» Source text
————

This is the mail archive of the libc-alpha@sourceware.org mailing list for the glibc project.


Index Nav: [Date Index] [Subject Index] [Author Index] [Thread Index]
Message Nav: [Date Prev] [Date Next] [Thread Prev] [Thread Next]
Other format: [Raw text]

Re: [PATCH] powerpc: Spinlock optimization and cleanup


On Fri, 2015-02-27 at 11:57 -0300, Adhemerval Zanella wrote:
> On 27-02-2015 09:20, Torvald Riegel wrote:
> > On Thu, 2015-02-26 at 18:35 -0300, Adhemerval Zanella wrote:
> >> This patch optimizes powerpc spinlock implementation by:
> >>
> >> * Current algorithm spin over a lwzx, but only after issuing a lwarx.
> >>   first.  The optimization for such case is to avoid the first lwarx
> >>   in contention case (which is much more costly than normal loads).
> > IOW, the previous code was TAS-and-test-and-TAS loop, and you're
> > changing it into a test-and-TAS loop?
> 
> If by 'test-and-TAS loop' you mean it is now loop on lwarx. instruction, that
> is not the case: the first test is a sniff 'check' on value to avoid the costly
> LL/SC instruction that create the cacheline reservation.  The loop over a not
> committed lwarx. is still doing using normal load operations.

————

» Data shown
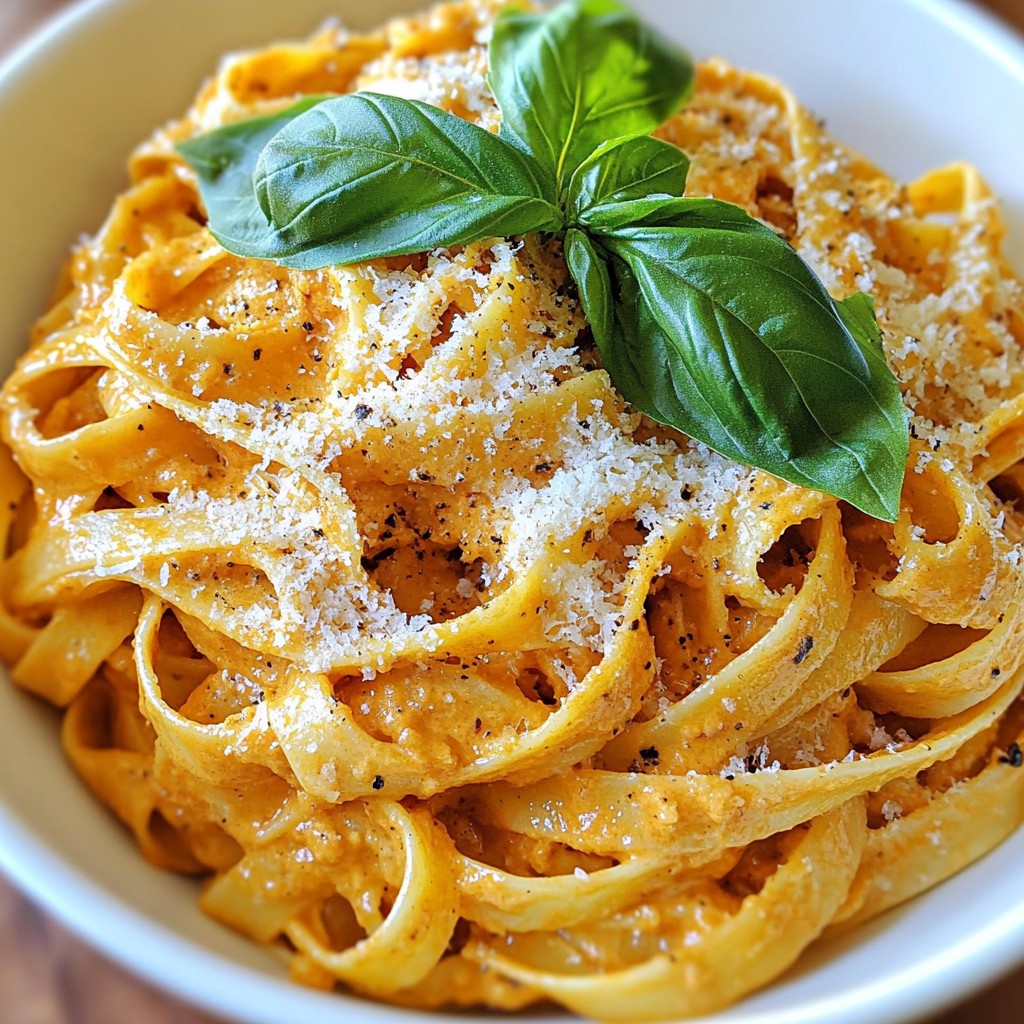 Creamy Roasted Red Pepper Pasta Easy Weeknight Meal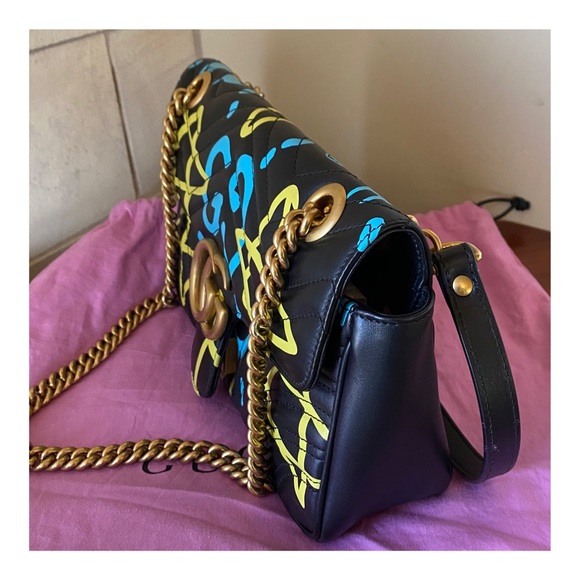 ☺️SOLD☺️AUTHENTIC GUCCI CROSSBODY QUILTED GHOST MARMONT MEDIUM BAG - Picture 2 of 13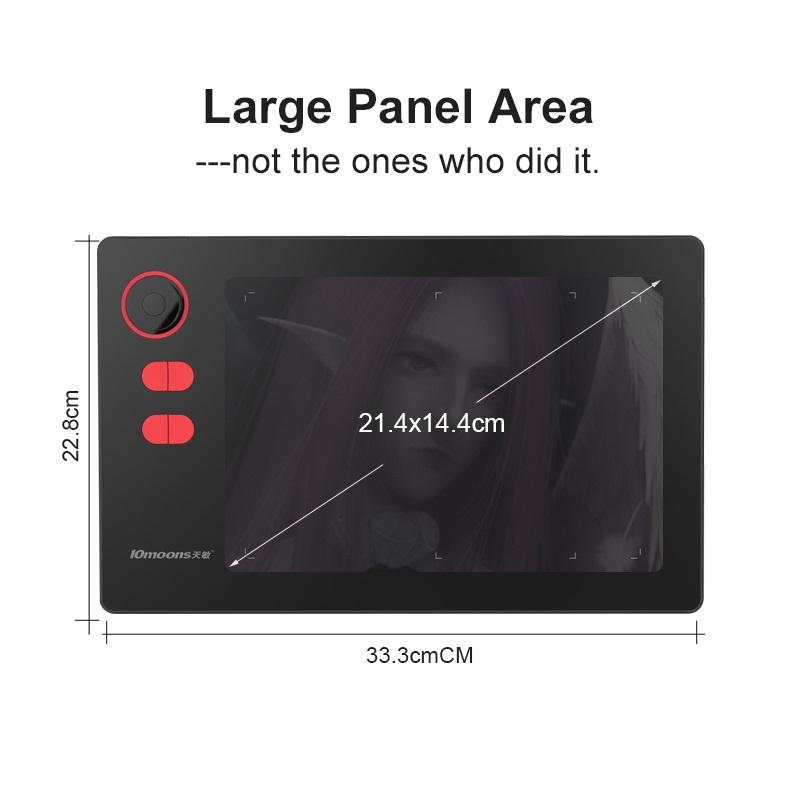 Графический планшет для рисования с роликовой клавишей. Цифровой планшет с большой активной областью G20. Поддержка планшета для телефонов Android и ПК с ОС Windows 7/10 и Mac OS PCAA.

————

» What this exercise asks
(A) List every bracketed link label on the "Index Nav:" line of the powerpc spinlock thread.
(B) Carry on the powerpc spinlock thread after its last sentence.

» Results of the exercise
(A) Date Index, Subject Index, Author Index, Thread Index

(B)
> 
> >
> > Are you sure that this gives enough benefit for the contended case to
> > offset potential disadvantages for the uncontended case in which the
> > lock is not yet in the cache?  That is, whether the unnecessary
> > transition to write ownership when the lock is already acquired is more
> > important to avoid than the potential transition to shared first
> > followed by a transition to ownership?
> > (I'm not familiar with powerpc enough to answer any of that, I just want
> > to make sure the reason for our decisions are clear and documented.
> > I've done a few measurements on other architectures in the past, and
> > there the test-and-TAS wasn't necessarily better...)
> 
> In fact this 'hint' that a test sniff should be used came from directly
> from our chip designers.  However their were not really clear why the sniff
> is really necessary, just that lwarx. is indeed way more costly and can
> change contention and add internal bus traffic in contend case.  So in 
> a short, I am not 100% sure this is the best course of action.
> 
The background here is that POWER systems have traditionally run the
coherence protocol (and reservations) from the L2 (for scale up
servers). This is scales well for large servers with many independent
processes, but shows poorly for single threaded benchmarks.

Recent processor designs (P7+ and P8) have added improvements that
optimize when the lock word is already in the L1. So a simple load as
the prefetch is helpful on these processors.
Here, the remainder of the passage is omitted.